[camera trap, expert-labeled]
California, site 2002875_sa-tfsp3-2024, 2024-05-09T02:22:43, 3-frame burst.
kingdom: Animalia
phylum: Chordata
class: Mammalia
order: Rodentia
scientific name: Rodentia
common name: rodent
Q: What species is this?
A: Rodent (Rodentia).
--------
Work instruction: Start printing at the line with "2024-05-09T02:22:43, 3-frame burst." and stop after the final line of the listing above, keeping every line exact.

The answer:
California, site 2002875_sa-tfsp3-2024, 2024-05-09T02:22:43, 3-frame burst.
kingdom: Animalia
phylum: Chordata
class: Mammalia
order: Rodentia
scientific name: Rodentia
common name: rodent
Q: What species is this?
A: Rodent (Rodentia).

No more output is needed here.